**Text section:**
________

Next, create a new file named ebay_serp_scraper.py for the eBay integration, and add the following code using the same approach we applied in the Amazon scraper.

import requests
import urllib.parse
from requests.exceptions import RequestException

def get_products_from_ebay(query: str, country: str = None, top_level_domain: str = 'com') -> list[dict]:
    API_TOKEN = "<Normal requests token>"
    API_ENDPOINT = "https://api.crawlbase.com/"

    params = {
        "token": API_TOKEN,
        "url": f"https://www.ebay.{top_level_domain}/sch/i.html?_nkw={urllib.parse.quote_plus(query)}",
        "scraper": "ebay-serp",
        "country": country
    }

    response = requests.get(API_ENDPOINT, params=params)
    response.raise_for_status()

    result = response.json()

________

**Exercise set:**
1) Answer these questions using the eBay scraper excerpt.
(a) What name should the new file have?
(b) What default value does the top_level_domain parameter take?
(c) What value is assigned to the "scraper" key in params?
2) Summarize the eBay scraper excerpt in two sentences.

**Provided data:**
________

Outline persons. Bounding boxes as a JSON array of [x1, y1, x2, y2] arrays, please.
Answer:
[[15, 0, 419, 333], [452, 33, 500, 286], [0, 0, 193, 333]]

________

**Answers to the tasks:**
1)
(a) ebay_serp_scraper.py
(b) 'com'
(c) "ebay-serp"

2) The excerpt instructs the reader to create a file named ebay_serp_scraper.py for the eBay integration, following the same approach as the Amazon scraper. Its function get_products_from_ebay builds parameters containing a token, an eBay search URL, the "ebay-serp" scraper and a country, sends a GET request to the Crawlbase API endpoint, calls raise_for_status on the response, and parses the result as JSON.